Michael D. Tubbs, who made history in 2016 when he was elected the first Black mayor of Stockton, California, at age 26, then used the platform to plant the seeds of a nationwide campaign to end poverty, has been named 2023 Commencement speaker for the UCLA Luskin School of Public Affairs.
Tubbs is a champion of social and economic reforms that have earned him a reputation as a rising star in progressive politics. On Friday, June 16, he will deliver two Commencement addresses: At 9 a.m., he will speak to students graduating with master’s and doctoral degrees in public policy, social welfare and urban planning at UCLA’s Royce Hall. At 3 p.m., he will address students earning the bachelor’s in public affairs on the Kerckhoff Hall patio.
“Michael Tubbs has shown us all that a clear vision and strong resolve can uplift the lives of people across our state and nation,” said UCLA Luskin Interim Dean Anastasia Loukaitou-Sideris. “His leadership, innovative spirit and ability to turn bold concepts into real action are exceptional, and as a School committed to improving the human condition at all levels, we look forward to hearing his inspiring message.”
Tubbs is widely known for his work advocating for a guaranteed basic income to provide stability to American households. As mayor, he created a pilot program providing direct, recurring cash payments to Stockton residents and founded the nonprofit Mayors for a Guaranteed Income to support similar efforts across the country. He also raised more than $20 million to launch the Stockton Scholars, a universal scholarship and mentorship program for the city’s students.
Under Tubbs’ leadership, Stockton was recognized as one of California’s most fiscally healthy cities; saw a 40% drop in homicides in 2018 and 2019; and led the state in the decline of officer-involved shootings in 2019. The National Civic League named Stockton an “All-America City” in 2017 and 2018.
After he left office in 2021, Tubbs joined the administration of Gov.
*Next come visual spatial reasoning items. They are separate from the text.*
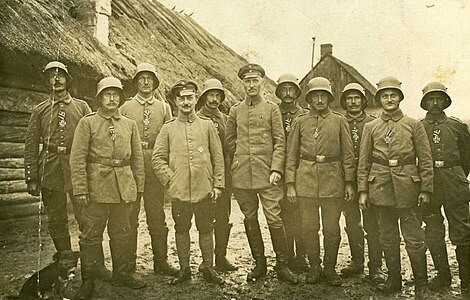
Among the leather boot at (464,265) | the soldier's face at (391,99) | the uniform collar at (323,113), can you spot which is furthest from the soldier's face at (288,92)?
the leather boot at (464,265)

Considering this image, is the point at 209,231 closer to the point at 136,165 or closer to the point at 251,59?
the point at 136,165

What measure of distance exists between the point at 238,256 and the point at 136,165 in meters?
1.76

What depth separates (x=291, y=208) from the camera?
461cm

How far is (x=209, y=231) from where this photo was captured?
417 cm

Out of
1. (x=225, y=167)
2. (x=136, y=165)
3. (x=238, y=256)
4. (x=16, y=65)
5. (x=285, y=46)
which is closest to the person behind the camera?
(x=136, y=165)

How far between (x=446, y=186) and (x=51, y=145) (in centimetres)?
364

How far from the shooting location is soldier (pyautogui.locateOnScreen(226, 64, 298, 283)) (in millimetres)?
4203

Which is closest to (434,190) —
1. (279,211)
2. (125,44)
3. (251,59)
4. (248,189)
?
(279,211)

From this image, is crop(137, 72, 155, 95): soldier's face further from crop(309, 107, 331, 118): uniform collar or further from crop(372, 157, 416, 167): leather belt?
crop(372, 157, 416, 167): leather belt

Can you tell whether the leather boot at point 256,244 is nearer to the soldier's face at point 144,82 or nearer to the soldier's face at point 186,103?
the soldier's face at point 186,103

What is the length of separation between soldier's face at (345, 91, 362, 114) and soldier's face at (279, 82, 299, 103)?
55 cm

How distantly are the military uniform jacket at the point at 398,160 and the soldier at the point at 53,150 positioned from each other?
275cm

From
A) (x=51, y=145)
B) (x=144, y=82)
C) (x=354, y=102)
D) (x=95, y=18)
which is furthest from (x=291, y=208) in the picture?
(x=95, y=18)

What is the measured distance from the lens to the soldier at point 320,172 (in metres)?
4.08
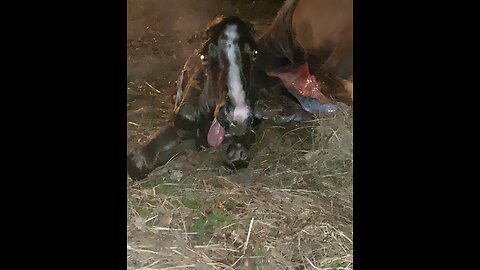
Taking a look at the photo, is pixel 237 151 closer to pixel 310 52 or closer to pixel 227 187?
pixel 227 187

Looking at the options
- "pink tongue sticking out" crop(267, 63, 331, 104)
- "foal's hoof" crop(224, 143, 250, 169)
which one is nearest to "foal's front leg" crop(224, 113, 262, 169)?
"foal's hoof" crop(224, 143, 250, 169)

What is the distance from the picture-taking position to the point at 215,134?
1.51 meters

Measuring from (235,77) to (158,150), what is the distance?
26 centimetres

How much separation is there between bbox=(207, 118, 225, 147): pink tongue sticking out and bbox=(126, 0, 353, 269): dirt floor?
2 cm

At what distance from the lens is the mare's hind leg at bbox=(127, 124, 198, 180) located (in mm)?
1490

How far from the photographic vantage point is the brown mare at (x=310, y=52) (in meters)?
1.51

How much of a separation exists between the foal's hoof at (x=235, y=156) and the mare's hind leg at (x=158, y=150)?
0.28ft

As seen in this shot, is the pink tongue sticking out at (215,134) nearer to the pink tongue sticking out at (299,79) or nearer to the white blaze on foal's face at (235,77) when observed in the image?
the white blaze on foal's face at (235,77)

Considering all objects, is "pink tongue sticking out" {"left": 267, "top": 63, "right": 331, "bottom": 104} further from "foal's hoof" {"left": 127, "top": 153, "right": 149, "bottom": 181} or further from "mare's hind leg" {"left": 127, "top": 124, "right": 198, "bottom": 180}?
"foal's hoof" {"left": 127, "top": 153, "right": 149, "bottom": 181}

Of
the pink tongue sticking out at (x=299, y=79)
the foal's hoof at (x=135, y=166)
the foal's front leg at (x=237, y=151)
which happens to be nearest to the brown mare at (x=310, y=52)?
the pink tongue sticking out at (x=299, y=79)

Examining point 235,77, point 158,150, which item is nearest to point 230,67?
point 235,77
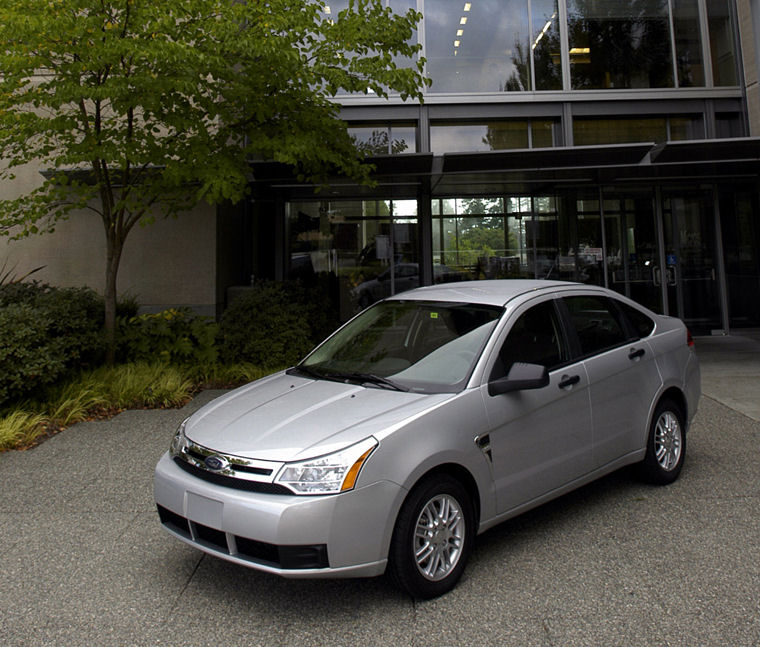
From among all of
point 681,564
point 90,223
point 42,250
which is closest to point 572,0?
point 90,223

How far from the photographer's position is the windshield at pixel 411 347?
3.76 metres

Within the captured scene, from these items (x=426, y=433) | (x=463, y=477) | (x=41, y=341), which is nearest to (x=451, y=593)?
(x=463, y=477)

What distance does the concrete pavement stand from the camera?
118 inches

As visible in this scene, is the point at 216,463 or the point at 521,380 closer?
the point at 216,463

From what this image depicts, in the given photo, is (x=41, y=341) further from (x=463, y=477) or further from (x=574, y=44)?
(x=574, y=44)

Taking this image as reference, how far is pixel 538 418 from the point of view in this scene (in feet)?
12.4

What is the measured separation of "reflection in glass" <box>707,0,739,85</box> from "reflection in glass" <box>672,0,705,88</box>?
0.95 feet

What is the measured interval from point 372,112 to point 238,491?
440 inches

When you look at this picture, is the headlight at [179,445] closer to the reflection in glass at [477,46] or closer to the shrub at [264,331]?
the shrub at [264,331]

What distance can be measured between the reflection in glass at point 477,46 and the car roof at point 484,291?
9.40 meters

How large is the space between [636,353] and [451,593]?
2.32 metres

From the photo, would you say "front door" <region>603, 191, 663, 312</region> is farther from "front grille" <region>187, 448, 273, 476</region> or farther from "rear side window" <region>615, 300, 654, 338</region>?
"front grille" <region>187, 448, 273, 476</region>

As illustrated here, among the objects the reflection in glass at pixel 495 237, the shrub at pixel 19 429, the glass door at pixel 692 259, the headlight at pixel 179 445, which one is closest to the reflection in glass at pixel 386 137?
the reflection in glass at pixel 495 237

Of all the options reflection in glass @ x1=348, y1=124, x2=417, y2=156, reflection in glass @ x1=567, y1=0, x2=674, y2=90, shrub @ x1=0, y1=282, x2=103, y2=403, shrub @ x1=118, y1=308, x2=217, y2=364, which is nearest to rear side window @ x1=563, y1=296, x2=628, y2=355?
shrub @ x1=0, y1=282, x2=103, y2=403
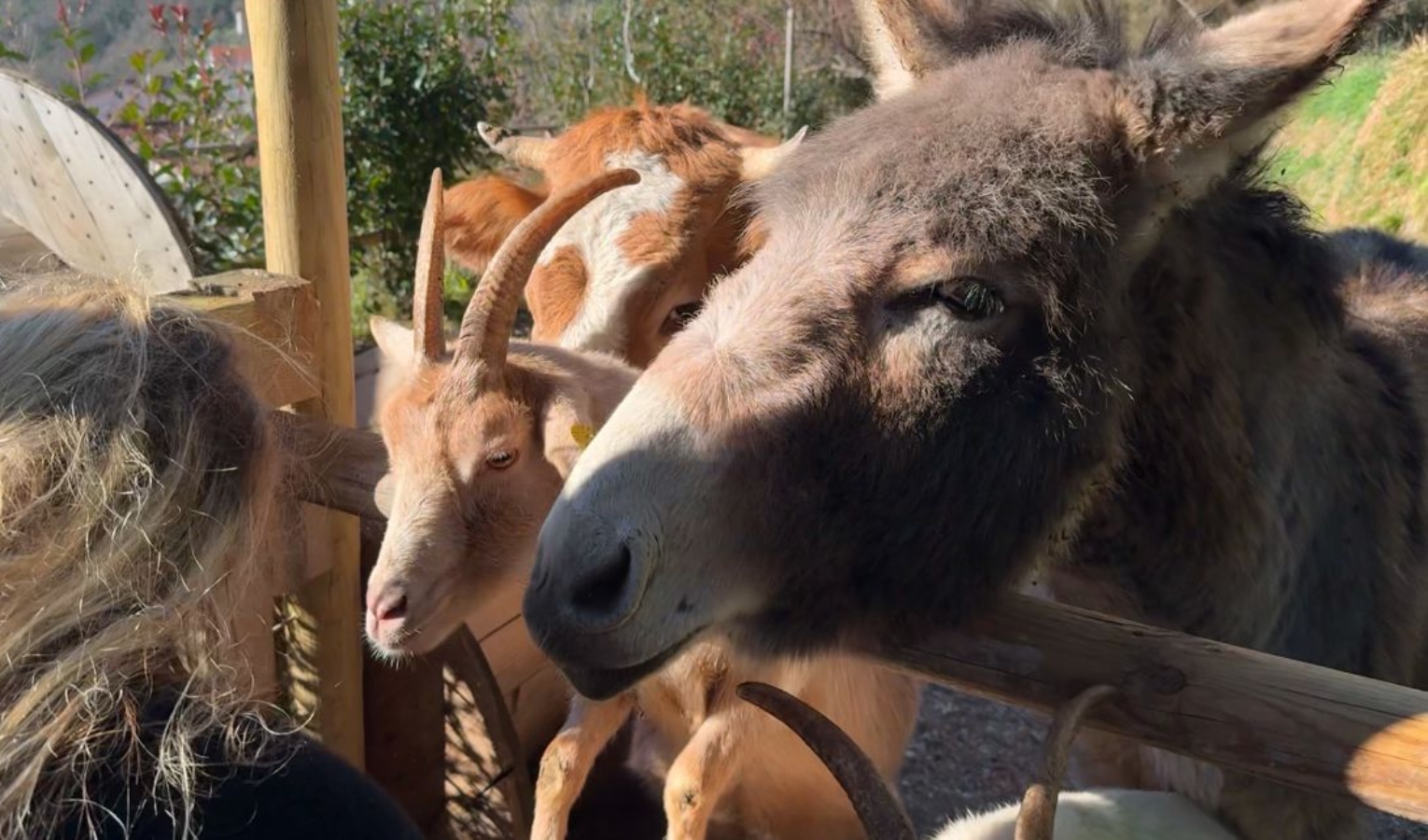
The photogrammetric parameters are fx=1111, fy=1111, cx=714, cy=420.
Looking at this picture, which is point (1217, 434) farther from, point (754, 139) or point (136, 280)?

Gavin Newsom as special advisor for economic mobility and opportunity. Last year, he founded End Poverty in California, a nonprofit devoted to breaking the cycle of income inequality.
Tubbs’ 2021 autobiography, “The Deeper The Roots: A Memoir of Hope and Home,” relates how hardship in his early years shaped his vision for leadership and policies that are responsive to those who are struggling. Tubbs writes about his father’s incarceration, the strong women who raised him, his scholarship to attend Stanford University, the opportunity to intern in the Obama White House, and his calling to return to his hometown to improve the quality of life.
Tubbs served as a high school educator and city council member before running for mayor. His experiences advocating for reform in the city’s top job are chronicled in the 2020 HBO documentary “Stockton on My Mind.”
Tubbs is a fellow at the Harvard Institute of Politics and the Massachusetts Institute of Technology Media Lab. He was named to Fortune magazine’s 40 under 40 list and Forbes’ 30 Under 30 All-Star Alumni, as well as The Nation’s Progressive Honor Roll, which recognized him as the “Most Valuable Mayor” of 2018. He earned the 2019 New Frontier Award from the John F. Kennedy Presidential Library and the 2021 Civic Leadership Award from The King Center.